**Problem set**
[a] In the article on support for South African SMEs, what percentage of SMEs are owned by women?
[b] Rewrite the part of the SME article that opens with the words containing "Godongwana’s scheme speaks" and closes with "insecurity and uncertainty.", replacing "paramount" with "essential".

**Excerpted passage**
In his 2022 Budget Speech, Finance Minister Enoch Godongwana outlined several measures the National Treasury would undertake to support small-to-medium enterprises (SMEs) in the wake of the COVID-19 pandemic. These measures include a bounce-back scheme where small business loan guarantees of R15 billion would be facilitated through banks and other financial institutions, a partnership between government and loan providers to underwrite the first 20% of losses, and a business equity-linked loan guarantee support mechanism, bringing the total support package through the scheme to R20 billion.
Godongwana’s scheme speaks not only to the vital role that SMEs play in South Africa’s economy, but also to the importance of accessible and reliable finance as a means to activating change and promoting growth. SMEs do not exist exclusively from the rest of South Africa’s business sector. They are South Africa’s business sector and understanding their importance and how much they need institutional and financial support are paramount in the face of growing insecurity and uncertainty.
Small business, big money
According to McKinsey, SMEs in South Africa represent more than 98% of businesses across the country. These businesses employ between 50% and 60% of the workforce across all sectors, and are responsible for not only a quarter of all job growth in the private sector, but also for 39% of South Africa’s GDP. SMEs have the potential to promote inclusive growth as 38% of them are owned by women.
These are not insignificant numbers, and South Africa is well aware of it. In addition to having a dedicated state-level agency in the form of the Department of Small Business Development, multiple agencies spread across the country work hard to promote SMEs located and operating in their respective regions. Take, for instance, the Grabouw Development Agency. It services the areas surrounding the Western Cape, uplifting the local economy (85% of which is centered on agriculture), encouraging growth, and supporting export yields that help South Africa in the greater globalised economy.
The role and benefits of an SME
South Africa’s small businesses have the capacity to solve employment problems. We’re facing record levels of unemployment – most notably among our youth – which has disastrous implications for the national economic outlook and puts further strain on public money and institutions. Job growth begins and ends on the ground level, where SMEs operate.
They also support our economy in other ways. A small business is one that innovates and competes. Competition from others keeps up pressure to uphold consistent quality of service, and forces enterprises to think beyond their current state and explore new ideas. That aforementioned quality of service also contributes to long-lasting customer and community relationships. In a small town like Grabouw, the community supports the businesses that they have grown to know and appreciate, and therein lies a cyclical movement of income and expenditure that can sustain those businesses in the long term. Think of family businesses that have endured for decades. SMEs respond to local trends and are malleable enough to adapt in a short period of time – something larger entities struggle to do.

**Data listing**
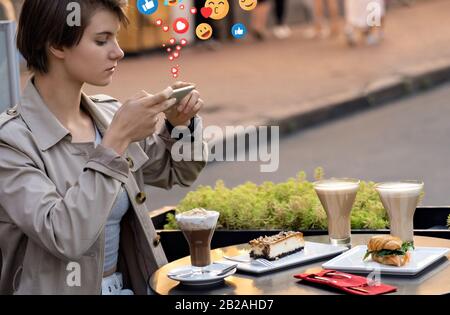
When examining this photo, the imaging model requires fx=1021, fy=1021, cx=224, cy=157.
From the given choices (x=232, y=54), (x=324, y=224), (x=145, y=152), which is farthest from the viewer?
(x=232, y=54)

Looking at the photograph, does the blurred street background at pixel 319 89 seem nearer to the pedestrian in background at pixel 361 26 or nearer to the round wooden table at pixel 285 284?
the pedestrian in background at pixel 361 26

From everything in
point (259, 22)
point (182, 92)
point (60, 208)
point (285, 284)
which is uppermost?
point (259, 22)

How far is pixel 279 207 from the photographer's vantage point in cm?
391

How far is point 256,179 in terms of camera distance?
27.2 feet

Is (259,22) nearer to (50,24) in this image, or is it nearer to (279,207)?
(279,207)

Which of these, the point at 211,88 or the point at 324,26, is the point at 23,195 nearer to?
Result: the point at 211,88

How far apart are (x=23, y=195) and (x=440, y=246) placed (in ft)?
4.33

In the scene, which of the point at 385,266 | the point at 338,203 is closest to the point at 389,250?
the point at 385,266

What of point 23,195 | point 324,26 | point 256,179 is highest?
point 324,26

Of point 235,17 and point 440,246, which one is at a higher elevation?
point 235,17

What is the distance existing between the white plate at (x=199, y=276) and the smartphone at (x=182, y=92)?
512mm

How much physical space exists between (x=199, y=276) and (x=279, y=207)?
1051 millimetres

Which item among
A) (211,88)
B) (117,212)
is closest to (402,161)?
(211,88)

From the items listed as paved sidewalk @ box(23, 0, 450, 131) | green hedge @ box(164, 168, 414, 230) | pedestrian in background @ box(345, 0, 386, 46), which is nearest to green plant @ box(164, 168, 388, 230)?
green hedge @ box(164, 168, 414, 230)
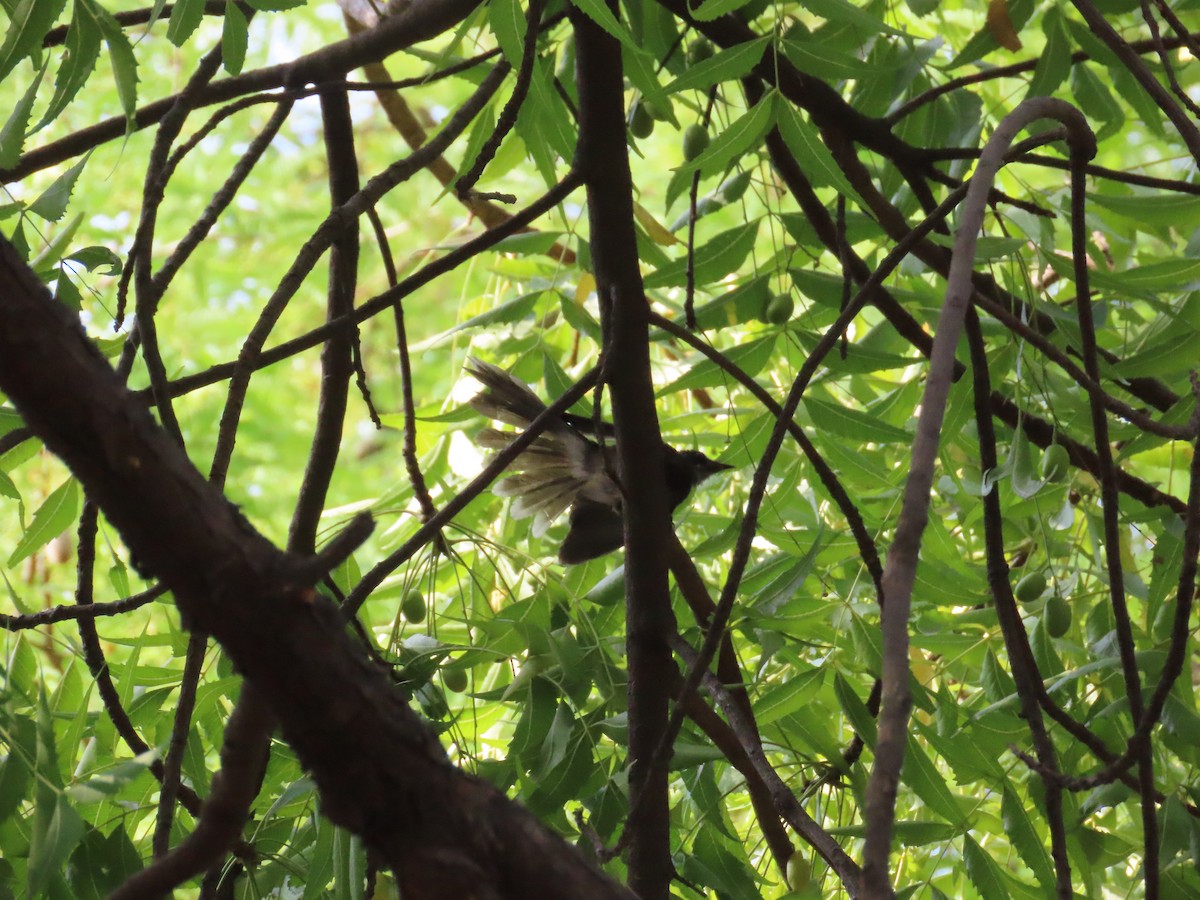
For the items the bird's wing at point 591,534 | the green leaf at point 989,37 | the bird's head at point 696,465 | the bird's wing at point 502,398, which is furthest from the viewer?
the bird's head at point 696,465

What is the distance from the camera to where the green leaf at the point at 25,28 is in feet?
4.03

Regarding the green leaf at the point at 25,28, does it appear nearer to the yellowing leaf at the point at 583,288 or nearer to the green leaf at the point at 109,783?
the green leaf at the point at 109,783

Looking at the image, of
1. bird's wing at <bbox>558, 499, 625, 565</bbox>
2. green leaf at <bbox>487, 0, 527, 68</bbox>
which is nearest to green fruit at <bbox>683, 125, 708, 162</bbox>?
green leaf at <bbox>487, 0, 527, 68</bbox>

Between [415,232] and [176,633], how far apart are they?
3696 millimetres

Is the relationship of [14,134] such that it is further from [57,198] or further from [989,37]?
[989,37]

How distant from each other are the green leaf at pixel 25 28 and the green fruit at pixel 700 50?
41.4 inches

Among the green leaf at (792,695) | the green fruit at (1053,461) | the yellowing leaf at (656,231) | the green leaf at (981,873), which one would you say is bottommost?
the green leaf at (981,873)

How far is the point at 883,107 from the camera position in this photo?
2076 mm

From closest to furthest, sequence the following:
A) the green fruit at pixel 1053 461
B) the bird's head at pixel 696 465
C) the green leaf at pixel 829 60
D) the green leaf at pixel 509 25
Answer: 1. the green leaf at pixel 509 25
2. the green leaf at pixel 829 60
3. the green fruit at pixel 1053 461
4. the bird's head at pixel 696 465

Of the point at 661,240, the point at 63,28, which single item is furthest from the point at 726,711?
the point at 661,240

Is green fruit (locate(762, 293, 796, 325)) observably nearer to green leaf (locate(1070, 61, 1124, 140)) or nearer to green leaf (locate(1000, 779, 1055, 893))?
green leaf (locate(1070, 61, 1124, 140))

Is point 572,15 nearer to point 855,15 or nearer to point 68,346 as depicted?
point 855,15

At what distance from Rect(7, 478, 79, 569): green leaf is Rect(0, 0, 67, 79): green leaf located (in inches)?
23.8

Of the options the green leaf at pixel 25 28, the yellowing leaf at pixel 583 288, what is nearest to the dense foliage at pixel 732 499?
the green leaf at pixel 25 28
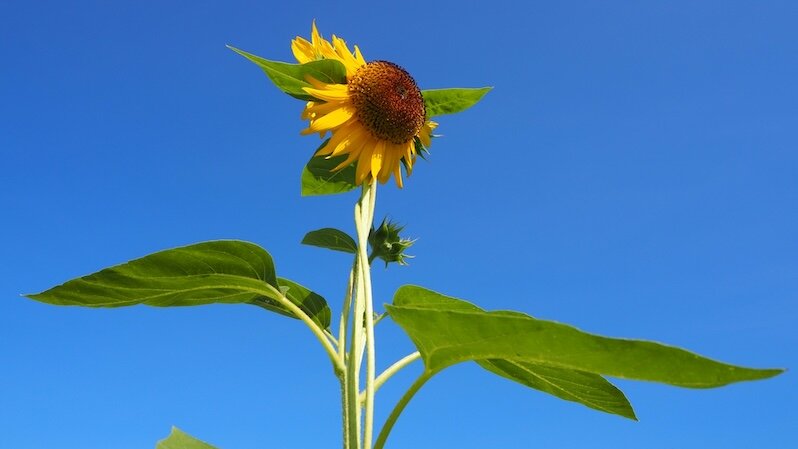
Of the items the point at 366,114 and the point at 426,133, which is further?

--

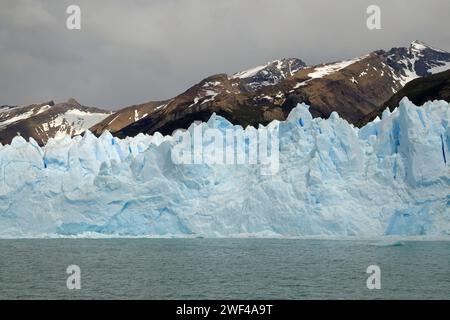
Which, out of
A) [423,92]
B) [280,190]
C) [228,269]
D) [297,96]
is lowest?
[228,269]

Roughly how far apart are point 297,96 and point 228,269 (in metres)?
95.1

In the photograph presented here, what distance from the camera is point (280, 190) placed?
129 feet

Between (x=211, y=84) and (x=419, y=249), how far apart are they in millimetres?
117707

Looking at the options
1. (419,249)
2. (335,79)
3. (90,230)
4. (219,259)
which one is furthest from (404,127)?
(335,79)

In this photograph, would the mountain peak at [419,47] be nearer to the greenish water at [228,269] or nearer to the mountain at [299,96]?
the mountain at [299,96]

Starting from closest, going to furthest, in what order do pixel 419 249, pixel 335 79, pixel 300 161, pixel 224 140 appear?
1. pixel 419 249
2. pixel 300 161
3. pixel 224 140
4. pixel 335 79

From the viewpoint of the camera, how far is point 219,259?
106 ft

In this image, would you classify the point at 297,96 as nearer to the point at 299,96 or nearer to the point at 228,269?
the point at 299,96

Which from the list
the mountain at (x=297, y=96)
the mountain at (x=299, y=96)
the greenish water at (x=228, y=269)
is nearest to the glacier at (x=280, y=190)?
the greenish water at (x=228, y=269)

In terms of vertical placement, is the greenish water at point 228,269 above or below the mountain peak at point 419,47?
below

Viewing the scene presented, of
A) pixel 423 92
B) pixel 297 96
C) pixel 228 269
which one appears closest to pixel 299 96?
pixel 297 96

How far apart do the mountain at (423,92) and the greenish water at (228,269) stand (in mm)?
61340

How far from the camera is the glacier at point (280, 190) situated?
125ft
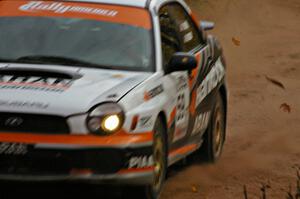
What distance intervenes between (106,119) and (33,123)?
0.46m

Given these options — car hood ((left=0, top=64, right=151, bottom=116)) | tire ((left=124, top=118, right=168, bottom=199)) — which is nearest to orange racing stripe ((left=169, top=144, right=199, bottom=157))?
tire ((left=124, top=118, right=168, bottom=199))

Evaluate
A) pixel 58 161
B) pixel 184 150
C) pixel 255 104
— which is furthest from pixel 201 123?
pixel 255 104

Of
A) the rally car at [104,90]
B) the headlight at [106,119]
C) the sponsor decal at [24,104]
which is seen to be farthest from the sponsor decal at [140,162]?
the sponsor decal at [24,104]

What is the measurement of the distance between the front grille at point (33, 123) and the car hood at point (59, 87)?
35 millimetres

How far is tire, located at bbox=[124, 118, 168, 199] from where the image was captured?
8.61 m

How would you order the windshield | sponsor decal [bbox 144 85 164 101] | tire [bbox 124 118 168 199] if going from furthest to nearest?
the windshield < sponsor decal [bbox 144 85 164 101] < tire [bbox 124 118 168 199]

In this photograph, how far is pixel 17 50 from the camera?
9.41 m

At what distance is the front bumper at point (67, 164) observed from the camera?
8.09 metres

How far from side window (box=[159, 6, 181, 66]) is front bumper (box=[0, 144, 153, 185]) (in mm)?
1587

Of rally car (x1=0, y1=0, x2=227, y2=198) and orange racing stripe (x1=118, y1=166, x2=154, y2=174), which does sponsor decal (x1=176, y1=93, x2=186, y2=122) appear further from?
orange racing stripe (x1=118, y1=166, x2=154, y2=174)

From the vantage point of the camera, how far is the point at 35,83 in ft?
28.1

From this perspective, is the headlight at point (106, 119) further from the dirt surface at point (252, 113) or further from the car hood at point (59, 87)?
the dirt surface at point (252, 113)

**Set of answers**
[a] 38%

[b]
Godongwana’s scheme speaks not only to the vital role that SMEs play in South Africa’s economy, but also to the importance of accessible and reliable finance as a means to activating change and promoting growth. SMEs do not exist exclusively from the rest of South Africa’s business sector. They are South Africa’s business sector and understanding their importance and how much they need institutional and financial support are essential in the face of growing insecurity and uncertainty.